(BRIEF) Reproduce the full article on Steve Scalise's Thanksgiving gratitude, word for word, before the listing.

Scalise grateful for his health this Thanksgiving
House Majority Leader Steve Scalise (R-La.) says he’s grateful for his health this Thanksgiving, three months after announcing he had been diagnosed with multiple myeloma.
“I’m thankful for my health, and just the love and support from family and friends,” Scalise said Monday on SiriusXM’s “The Julie Mason Show.”
“I’m feeling great. I’m in the last few weeks of chemotherapy treatment,” Scalise said. The 58-year-old lawmaker said in August he had been diagnosed with multiple myeloma, a blood cancer.
“They caught me early — early detection’s key,” Scalise said of his diagnosis. “For anybody that’s feeling something wrong with their system — there was something wrong with me, and my doctors figured it out. They detected cancer and they got me on an aggressive chemotherapy early.”
“I’m about three months in, and at the end of the three months hopefully they say I won’t need to take the chemo anymore because the cancer will be just about all knocked out,” he said.
Scalise, who ended his bid to be House Speaker last month, said he’s looking forward to a Cajun-seasoned, deep-fried turkey on Thanksgiving — and also expects a side of politics at his dinner table.
Asked by host Julie Mason if he had a “crazy liberal cousin who likes to tweak” him, Scalise replied with a laugh, “We have one, but you know we have fun with him.”
“We are actually really good about the politics. We’ll joke about it but don’t take it too serious,” Scalise said.
“Considering what I do for a living, we take it lighthearted,” he added, saying Thanksgiving food provides a political distraction.
“Everybody just enjoys each other’s company and you’re eating so much good food, that you don’t have time to get caught up in anything else.”

Collection entries
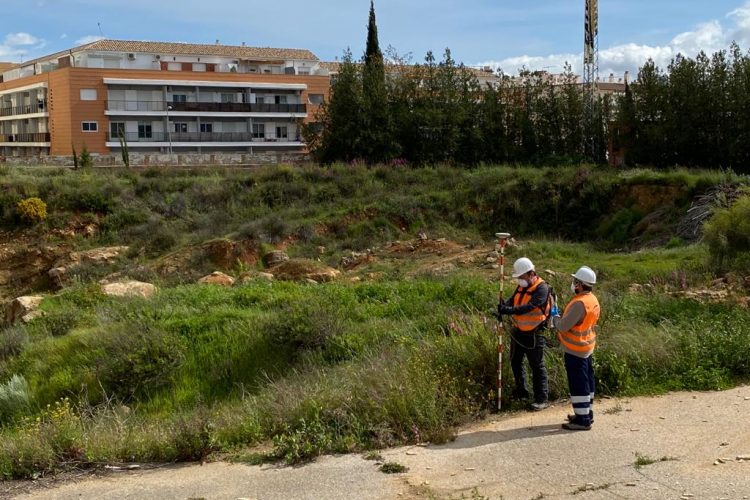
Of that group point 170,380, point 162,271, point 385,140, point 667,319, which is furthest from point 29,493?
point 385,140

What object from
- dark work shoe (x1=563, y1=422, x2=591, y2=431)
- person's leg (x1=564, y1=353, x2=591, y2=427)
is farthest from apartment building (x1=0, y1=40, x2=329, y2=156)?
dark work shoe (x1=563, y1=422, x2=591, y2=431)

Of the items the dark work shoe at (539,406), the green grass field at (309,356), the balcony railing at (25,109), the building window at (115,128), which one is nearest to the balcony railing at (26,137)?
the balcony railing at (25,109)

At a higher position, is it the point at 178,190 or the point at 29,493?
the point at 178,190

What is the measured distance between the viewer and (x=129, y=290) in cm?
1773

(REPLY)
Scalise grateful for his health this Thanksgiving
House Majority Leader Steve Scalise (R-La.) says he’s grateful for his health this Thanksgiving, three months after announcing he had been diagnosed with multiple myeloma.
“I’m thankful for my health, and just the love and support from family and friends,” Scalise said Monday on SiriusXM’s “The Julie Mason Show.”
“I’m feeling great. I’m in the last few weeks of chemotherapy treatment,” Scalise said. The 58-year-old lawmaker said in August he had been diagnosed with multiple myeloma, a blood cancer.
“They caught me early — early detection’s key,” Scalise said of his diagnosis. “For anybody that’s feeling something wrong with their system — there was something wrong with me, and my doctors figured it out. They detected cancer and they got me on an aggressive chemotherapy early.”
“I’m about three months in, and at the end of the three months hopefully they say I won’t need to take the chemo anymore because the cancer will be just about all knocked out,” he said.
Scalise, who ended his bid to be House Speaker last month, said he’s looking forward to a Cajun-seasoned, deep-fried turkey on Thanksgiving — and also expects a side of politics at his dinner table.
Asked by host Julie Mason if he had a “crazy liberal cousin who likes to tweak” him, Scalise replied with a laugh, “We have one, but you know we have fun with him.”
“We are actually really good about the politics. We’ll joke about it but don’t take it too serious,” Scalise said.
“Considering what I do for a living, we take it lighthearted,” he added, saying Thanksgiving food provides a political distraction.
“Everybody just enjoys each other’s company and you’re eating so much good food, that you don’t have time to get caught up in anything else.”